Aveva solo 23 anni Nina Nikolayevna Andreevskaya, quando nel 1916 telefonò a Kandinskij.
Ciò che gli disse non dovette impressionarlo particolarmente, la sua voce invece lo stregò, diventando per il celebre pittore una magnifica ossessione: le dedicò prima un acquerello “Omaggio ad una voce sconosciuta” e poi non resistette al desiderio di conoscerla. Dopo pochi mesi la sposò.
Come sanno tutti gli innamorati, la voce arriva direttamente al cuore, proviene dalle più profonde pieghe della coscienza, si anima col respiro, non si limita a far vibrare le corde vocali, ma le mette in sintonia coi sentimenti, assumendo il timbro inconfondibile del nostro modo di essere.
Il tono della voce seduce, incanta, blandisce, rimprovera, arringa, repelle, annoia, ironizza: rivela ciò che le parole nascondono. I grandi attori la modulano, calibrano i toni, studiano le inflessioni, alternano le pause al ritmo.
“Poesia è risonar del dire oltre il concetto” osservava Carmelo Bene.
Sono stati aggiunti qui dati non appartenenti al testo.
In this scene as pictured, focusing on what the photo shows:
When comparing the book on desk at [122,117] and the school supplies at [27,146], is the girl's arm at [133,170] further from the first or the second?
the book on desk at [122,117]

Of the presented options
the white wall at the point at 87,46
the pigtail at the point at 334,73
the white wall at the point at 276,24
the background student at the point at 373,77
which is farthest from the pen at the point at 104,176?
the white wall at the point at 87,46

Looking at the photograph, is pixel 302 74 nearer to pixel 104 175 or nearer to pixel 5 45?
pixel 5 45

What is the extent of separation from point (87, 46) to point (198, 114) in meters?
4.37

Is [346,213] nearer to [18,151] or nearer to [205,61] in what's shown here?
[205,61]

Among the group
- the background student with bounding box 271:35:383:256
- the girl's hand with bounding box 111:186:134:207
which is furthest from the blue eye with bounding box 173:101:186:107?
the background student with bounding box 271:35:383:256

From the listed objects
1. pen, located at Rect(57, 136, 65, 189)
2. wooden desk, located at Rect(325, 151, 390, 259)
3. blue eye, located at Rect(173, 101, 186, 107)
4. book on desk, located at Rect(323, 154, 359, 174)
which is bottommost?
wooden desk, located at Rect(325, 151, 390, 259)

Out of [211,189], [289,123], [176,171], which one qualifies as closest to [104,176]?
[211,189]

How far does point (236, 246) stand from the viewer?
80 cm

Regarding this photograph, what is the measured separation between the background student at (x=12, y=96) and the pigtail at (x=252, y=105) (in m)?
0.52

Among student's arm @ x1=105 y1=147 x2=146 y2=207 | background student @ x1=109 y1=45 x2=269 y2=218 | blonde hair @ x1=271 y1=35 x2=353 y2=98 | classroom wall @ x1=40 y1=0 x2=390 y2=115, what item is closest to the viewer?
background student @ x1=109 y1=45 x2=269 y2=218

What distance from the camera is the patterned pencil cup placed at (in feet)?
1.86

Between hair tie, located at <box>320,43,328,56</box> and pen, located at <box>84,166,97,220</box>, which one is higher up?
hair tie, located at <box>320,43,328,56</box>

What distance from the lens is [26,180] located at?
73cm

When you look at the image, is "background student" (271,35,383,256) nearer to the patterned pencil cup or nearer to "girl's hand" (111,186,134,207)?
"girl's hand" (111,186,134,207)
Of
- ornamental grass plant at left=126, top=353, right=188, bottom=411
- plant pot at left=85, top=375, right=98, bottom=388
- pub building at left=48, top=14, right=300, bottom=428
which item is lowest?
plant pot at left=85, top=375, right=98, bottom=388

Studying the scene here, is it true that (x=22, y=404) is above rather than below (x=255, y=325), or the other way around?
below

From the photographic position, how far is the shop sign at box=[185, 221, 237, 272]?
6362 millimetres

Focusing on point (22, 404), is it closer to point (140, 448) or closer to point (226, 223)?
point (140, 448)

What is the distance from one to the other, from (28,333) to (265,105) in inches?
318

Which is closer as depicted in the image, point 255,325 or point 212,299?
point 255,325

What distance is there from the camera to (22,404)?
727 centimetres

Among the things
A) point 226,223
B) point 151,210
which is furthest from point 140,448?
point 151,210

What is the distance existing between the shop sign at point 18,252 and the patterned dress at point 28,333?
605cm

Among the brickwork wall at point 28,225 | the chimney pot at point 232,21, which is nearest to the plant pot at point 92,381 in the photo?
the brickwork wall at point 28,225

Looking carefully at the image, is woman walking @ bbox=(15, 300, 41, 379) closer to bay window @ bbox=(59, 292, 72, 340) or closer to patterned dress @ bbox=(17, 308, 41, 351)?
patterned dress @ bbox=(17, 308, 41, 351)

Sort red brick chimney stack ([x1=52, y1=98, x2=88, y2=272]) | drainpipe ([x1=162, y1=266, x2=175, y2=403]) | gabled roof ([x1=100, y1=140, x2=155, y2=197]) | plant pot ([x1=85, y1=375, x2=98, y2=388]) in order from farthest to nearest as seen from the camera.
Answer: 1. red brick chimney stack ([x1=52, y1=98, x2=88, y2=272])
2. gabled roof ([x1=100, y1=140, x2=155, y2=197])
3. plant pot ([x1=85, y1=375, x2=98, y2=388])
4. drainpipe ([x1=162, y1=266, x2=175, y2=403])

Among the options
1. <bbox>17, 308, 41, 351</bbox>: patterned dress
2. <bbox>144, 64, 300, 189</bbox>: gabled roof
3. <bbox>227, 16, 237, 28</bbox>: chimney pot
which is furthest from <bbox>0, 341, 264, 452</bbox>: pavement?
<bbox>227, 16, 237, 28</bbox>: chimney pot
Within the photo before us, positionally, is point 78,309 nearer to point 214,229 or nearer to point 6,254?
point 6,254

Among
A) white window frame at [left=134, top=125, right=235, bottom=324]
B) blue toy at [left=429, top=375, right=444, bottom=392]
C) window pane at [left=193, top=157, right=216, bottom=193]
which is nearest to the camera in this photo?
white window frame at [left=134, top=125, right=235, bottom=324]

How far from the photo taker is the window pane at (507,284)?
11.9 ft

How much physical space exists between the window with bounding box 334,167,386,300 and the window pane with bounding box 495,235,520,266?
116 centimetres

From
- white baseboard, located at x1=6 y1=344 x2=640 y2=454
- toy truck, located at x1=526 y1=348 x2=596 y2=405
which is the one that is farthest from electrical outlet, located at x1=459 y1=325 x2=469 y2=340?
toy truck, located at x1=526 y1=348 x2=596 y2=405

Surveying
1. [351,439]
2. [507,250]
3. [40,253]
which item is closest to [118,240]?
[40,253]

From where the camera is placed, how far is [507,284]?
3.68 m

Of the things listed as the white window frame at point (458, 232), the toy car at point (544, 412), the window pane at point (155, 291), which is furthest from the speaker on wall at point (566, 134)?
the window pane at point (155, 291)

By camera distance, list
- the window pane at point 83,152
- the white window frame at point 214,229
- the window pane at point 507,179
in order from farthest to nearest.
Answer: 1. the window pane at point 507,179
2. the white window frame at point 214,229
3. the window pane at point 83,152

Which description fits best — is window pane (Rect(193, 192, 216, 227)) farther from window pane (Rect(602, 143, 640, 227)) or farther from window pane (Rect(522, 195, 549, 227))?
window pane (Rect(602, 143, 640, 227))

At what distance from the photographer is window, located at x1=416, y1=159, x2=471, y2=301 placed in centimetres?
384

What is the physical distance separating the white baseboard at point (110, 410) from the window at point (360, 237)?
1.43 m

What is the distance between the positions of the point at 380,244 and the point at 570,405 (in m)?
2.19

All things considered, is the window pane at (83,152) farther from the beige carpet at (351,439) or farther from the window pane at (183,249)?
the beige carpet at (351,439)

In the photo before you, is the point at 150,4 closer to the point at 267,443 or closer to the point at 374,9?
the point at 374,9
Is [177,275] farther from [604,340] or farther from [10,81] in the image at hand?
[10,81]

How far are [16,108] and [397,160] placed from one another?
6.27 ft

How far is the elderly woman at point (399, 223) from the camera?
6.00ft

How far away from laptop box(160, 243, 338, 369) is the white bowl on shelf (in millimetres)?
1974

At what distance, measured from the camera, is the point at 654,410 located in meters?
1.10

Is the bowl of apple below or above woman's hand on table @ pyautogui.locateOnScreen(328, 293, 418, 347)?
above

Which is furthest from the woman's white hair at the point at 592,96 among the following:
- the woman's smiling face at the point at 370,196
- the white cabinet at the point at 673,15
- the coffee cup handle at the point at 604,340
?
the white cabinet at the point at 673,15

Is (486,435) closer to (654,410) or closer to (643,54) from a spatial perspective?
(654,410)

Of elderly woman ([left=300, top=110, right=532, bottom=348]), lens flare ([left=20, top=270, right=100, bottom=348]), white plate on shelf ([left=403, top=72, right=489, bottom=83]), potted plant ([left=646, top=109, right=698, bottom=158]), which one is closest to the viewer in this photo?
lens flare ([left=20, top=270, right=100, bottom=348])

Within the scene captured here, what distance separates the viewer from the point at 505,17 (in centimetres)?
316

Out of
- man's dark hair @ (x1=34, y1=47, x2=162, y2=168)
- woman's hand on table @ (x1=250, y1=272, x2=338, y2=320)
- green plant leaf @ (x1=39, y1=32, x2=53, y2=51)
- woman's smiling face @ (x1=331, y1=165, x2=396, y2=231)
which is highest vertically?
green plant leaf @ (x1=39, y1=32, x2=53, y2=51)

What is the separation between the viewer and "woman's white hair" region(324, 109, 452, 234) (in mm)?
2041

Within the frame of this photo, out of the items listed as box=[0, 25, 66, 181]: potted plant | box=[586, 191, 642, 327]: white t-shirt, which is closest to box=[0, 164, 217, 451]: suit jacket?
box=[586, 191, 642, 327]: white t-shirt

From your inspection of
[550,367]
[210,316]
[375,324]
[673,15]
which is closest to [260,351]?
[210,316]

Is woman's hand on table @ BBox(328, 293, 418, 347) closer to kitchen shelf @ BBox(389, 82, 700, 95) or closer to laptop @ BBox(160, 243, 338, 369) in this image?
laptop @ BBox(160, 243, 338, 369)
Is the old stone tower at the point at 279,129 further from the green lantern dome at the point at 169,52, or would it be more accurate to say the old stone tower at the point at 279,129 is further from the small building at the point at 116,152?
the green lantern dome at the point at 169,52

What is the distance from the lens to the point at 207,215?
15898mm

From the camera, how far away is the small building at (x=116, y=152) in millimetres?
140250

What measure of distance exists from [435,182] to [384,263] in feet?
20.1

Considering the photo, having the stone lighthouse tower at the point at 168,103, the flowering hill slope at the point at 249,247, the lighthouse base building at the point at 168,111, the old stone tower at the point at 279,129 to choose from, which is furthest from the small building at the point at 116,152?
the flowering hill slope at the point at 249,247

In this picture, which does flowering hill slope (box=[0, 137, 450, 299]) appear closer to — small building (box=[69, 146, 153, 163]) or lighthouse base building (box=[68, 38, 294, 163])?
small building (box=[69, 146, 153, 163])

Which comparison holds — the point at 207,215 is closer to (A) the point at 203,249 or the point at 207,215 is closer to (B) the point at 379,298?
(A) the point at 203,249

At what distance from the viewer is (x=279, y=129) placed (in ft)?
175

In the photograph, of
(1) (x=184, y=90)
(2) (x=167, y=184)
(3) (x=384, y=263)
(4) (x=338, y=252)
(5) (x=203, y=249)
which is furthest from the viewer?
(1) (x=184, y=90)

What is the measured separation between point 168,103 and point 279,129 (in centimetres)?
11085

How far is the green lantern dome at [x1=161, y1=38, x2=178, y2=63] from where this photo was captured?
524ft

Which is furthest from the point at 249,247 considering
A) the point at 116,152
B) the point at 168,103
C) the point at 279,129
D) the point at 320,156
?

Le sillabe, la metrica, le assonanze, le onomatopee, danno alla voce quel la inconfondibile, affinché il verso nella recitazione assuma nuovi significati.
I cantanti poi si identificano con la loro voce. L’emissione vocale è la loro carta d’identità.
Siamo abituati a sfogliare gli album di foto che ritraggono i nostri cari che non ci sono più: talvolta il desiderio di risentire la loro voce è forte e, se per caso ne riascoltiamo la registrazione, un’emozione profonda ci pervade.